Cisco, although not explicitly stating it in a direct way, “recommends” for OSPF authentication the use of RFC 5709, which supports HMAC-SHA cryptographic authentication, instead of RFC 2328 Message-Digest 5 (MD5).
In practice, network administrators will prefer implementing stronger encryption mechanisms, recommended approach, so HMAC-SHA takes precedence over MD5.
Without any difference in expectation, the same logic should apply in a Cisco SD-WAN environment, which assumes feature configuration through a web interface, except for certain cases via CLI templates (CLI templates used to configure features in a way that mirrors CLI configuration on the device).
As expected, within the Cisco SD-WAN GUI for OSPF it is possible to configure:
- OSPF network type
- OSPF hello and dead timers
- Reference bandwidth
- OSPF cost per interface
- Whether an interface is active or passive in the OSPF process
- OSPF area configuration (which I would not recommend configuring into anything other than Area 0)
- ….
- OSPF authentication configuration
At this point, one would expect to also be able to configure a key-chain for authentication and select the HMAC protocol. However, this is not the case.

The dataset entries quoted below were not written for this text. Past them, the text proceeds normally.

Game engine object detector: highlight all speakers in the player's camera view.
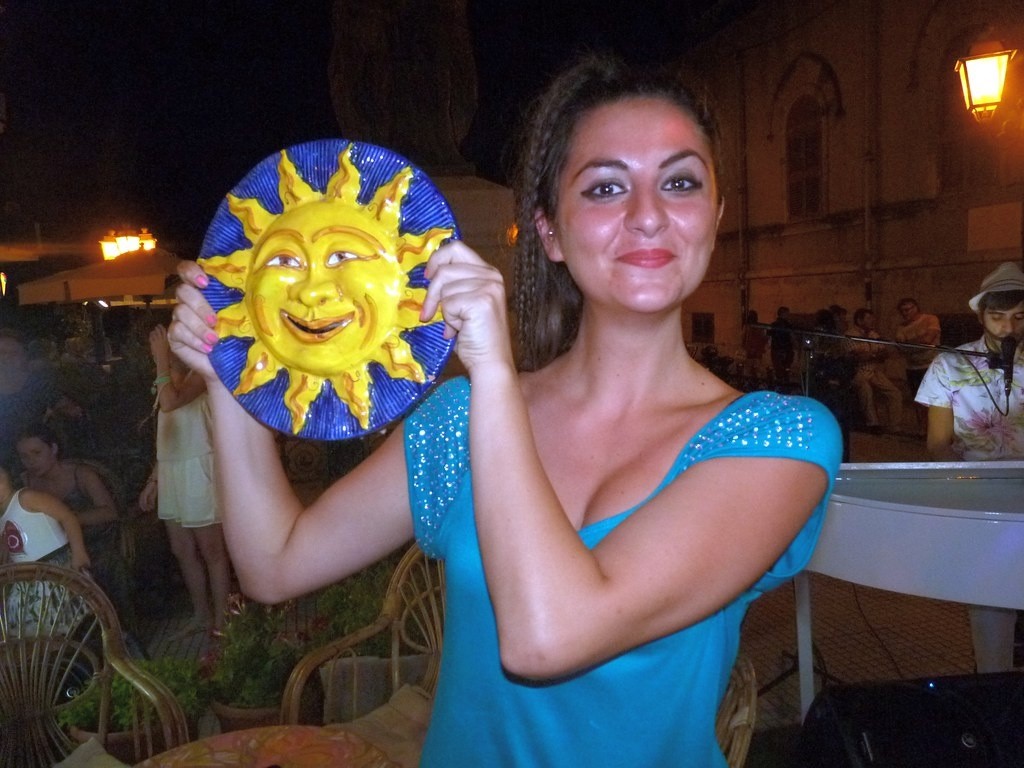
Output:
[797,669,1024,768]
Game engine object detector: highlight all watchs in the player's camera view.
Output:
[145,476,158,484]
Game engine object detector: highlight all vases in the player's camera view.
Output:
[207,684,317,733]
[320,652,429,722]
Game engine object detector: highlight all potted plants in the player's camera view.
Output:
[55,657,207,765]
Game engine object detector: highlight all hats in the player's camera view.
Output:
[968,261,1024,313]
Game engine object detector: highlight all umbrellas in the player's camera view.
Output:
[16,242,192,320]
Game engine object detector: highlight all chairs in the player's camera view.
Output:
[0,560,189,768]
[59,459,152,661]
[279,542,445,725]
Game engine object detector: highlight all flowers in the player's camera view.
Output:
[309,557,441,658]
[201,592,318,708]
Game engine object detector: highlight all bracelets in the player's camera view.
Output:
[150,367,174,395]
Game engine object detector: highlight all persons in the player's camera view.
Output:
[0,461,93,642]
[136,303,234,641]
[895,295,942,441]
[163,48,847,768]
[843,305,909,438]
[61,315,114,363]
[913,256,1024,678]
[745,303,848,398]
[11,423,136,633]
[1,326,86,494]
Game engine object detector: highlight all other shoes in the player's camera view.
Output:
[167,610,212,639]
[889,429,905,436]
[870,424,884,434]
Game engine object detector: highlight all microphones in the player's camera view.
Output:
[999,336,1017,398]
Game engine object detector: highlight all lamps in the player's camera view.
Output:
[954,24,1024,149]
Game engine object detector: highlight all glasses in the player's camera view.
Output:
[900,304,916,315]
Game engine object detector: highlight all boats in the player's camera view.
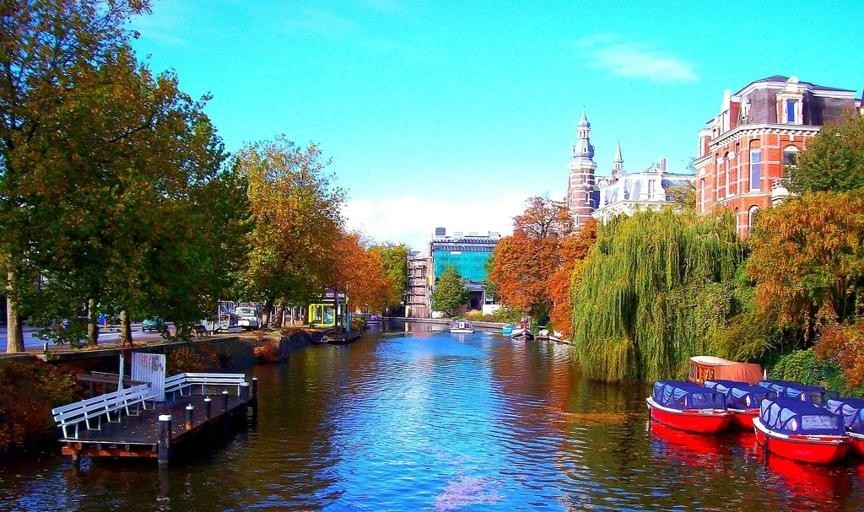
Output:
[500,321,533,339]
[646,354,864,465]
[448,319,475,333]
[306,283,362,345]
[365,314,383,324]
[645,417,863,512]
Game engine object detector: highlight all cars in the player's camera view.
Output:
[141,316,168,332]
[60,317,99,338]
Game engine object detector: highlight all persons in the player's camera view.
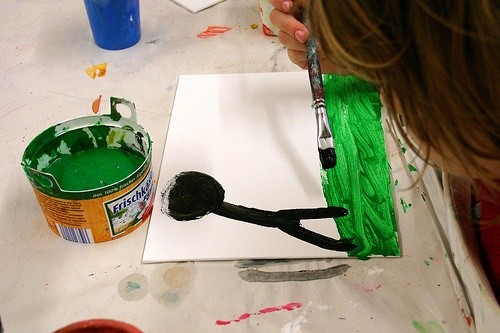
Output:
[269,0,499,299]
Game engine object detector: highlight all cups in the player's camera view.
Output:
[52,318,144,333]
[83,0,141,51]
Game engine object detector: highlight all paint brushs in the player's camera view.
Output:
[295,1,339,169]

Through the Cisco SD-WAN interface, it is only possible to select:
- Message-digest authentication
- Key ID
- Password
So the question is: why is only the “legacy” cryptographic option available, and not a stronger algorithm like HMAC?
Honestly, I don’t know, and I do not understand Cisco’s logic here. It would be expected to be the other way around — that key-chain authentication is supported, not just message-digest. And I have not found any announcements suggesting this will change.
Solution:
That said, we accept it and look at what can be done. Did I mention CLI templates?
Yes, I did — and it is good that Cisco left the option to configure things in the classic way, directly mirroring CLI commands. So CLI templates can be used to create an OSPF key-chain.
But wait — does this mean that for 120 devices, I would need to know in advance which interface is running OSPF on each device and configure them individually through CLI templates?
Luckily, no. Someone did think about this and simplified the life of the SD-WAN administrator.
And this is how it works:
interface {{interface}} key-chain {{keychain}}
key chain OSPF-Auth
key
key-string xxxxx
cryptographic-algorithm hmac-sha-256
Where interface and keychain are variables that can be entered during deployment of the Configuration Group on cEdge devices.
And yes — it is good that it works this way, otherwise it would be a nightmare.